Besides studying the relationships between numbers, Pythagoras was interested in the relationship between numbers and nature. He recognised natural phenomena are governed by laws that can be described by mathematical equations. One of the first such relationships he discovered was that simple numerical ratios could generate harmony in music; and he applied this to the lyre, examining the properties of a single string. Fixing the string at a point exactly half-way along it, or a third, a quarter, or a fifth of the way along it, harmonious notes are produced. In essence, he had demonstrated the fundamental relationship between mathematics and science, and in an epiphany saw that numbers were hidden in everything, from the harmonies of music to the orbits of planets, exclaiming ‘Everything is Number’.
Of all the relationships between numbers and nature, the most important was expressed in the Pythagoras theorem; an equation true of all right-angled triangles, and therefore defines the right-angle itself. In turn, the right-angle defines the perpendicular; the relation of the vertical to the horizontal; and therefore, the relation between the three dimensions of our universe.
Though associated with Pythagoras, the substance of this theorem was used by the Chinese, Babylonians, perhaps Indians too, a thousand years before. However, they had no way of showing that it was universally true; that it was a law of mathematics. Pythagoras’s claim to the theorem is that he was the first who demonstrated this with mathematical proof.

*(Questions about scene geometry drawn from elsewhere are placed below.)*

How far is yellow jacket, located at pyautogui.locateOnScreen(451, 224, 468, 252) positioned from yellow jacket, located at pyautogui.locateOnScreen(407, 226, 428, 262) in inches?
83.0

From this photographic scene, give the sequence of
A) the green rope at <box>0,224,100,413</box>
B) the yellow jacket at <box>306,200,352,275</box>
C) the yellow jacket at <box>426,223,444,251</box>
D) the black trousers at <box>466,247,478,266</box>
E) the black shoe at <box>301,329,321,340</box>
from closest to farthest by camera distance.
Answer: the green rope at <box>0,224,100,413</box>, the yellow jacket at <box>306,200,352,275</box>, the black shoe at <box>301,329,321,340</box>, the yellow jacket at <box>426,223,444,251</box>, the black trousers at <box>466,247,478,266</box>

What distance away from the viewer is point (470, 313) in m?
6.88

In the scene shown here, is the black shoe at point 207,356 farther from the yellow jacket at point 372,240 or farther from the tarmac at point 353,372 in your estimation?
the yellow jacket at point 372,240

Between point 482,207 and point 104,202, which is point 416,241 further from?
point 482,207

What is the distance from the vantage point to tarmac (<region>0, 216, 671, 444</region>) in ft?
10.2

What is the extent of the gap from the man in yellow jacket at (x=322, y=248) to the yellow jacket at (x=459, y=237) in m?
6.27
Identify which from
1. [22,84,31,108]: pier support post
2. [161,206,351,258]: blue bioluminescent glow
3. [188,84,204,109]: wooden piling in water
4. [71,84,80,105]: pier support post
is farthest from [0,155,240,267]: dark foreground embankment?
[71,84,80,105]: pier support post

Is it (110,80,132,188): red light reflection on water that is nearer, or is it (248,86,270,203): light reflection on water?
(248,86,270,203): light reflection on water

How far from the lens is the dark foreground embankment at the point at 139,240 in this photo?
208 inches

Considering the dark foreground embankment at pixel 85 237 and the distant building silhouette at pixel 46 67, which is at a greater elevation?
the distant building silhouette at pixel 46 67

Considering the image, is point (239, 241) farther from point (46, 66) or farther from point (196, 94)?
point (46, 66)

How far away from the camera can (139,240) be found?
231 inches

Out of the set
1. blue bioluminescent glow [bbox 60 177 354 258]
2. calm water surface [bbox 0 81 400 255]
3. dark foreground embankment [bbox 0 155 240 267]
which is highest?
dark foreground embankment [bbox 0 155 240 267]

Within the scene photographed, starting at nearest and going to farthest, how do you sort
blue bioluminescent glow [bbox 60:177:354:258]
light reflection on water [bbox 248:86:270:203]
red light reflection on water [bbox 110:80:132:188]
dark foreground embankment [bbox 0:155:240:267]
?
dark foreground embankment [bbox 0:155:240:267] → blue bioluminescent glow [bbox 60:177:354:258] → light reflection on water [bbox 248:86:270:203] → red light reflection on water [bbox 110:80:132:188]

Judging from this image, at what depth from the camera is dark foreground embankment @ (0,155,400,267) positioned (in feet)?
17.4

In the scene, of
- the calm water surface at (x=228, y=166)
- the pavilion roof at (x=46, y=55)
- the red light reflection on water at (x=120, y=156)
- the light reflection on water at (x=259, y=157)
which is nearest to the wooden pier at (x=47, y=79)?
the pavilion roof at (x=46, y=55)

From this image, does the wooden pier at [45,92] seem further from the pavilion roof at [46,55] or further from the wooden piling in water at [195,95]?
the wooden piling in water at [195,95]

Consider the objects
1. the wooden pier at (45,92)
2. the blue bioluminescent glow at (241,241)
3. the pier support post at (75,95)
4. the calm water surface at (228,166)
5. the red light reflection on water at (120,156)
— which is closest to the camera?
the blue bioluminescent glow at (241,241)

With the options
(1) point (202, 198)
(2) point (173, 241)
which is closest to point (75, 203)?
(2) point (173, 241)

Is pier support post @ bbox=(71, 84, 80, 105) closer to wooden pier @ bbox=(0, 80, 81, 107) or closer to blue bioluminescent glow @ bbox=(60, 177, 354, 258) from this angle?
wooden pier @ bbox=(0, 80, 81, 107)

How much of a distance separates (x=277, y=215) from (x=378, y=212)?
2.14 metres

Though easily understood today, mathematical proof as the search for knowledge that is absolute was unknown before Pythagoras. This method as the necessary condition to establish the truth has driven mathematics and science for the last 2,500 years. It was Pythagoras who revolutionised the eternal human quest for meaning. ‘Pythagoras – A Life’ by Peter Gorman tells this captivating story, one worth reading.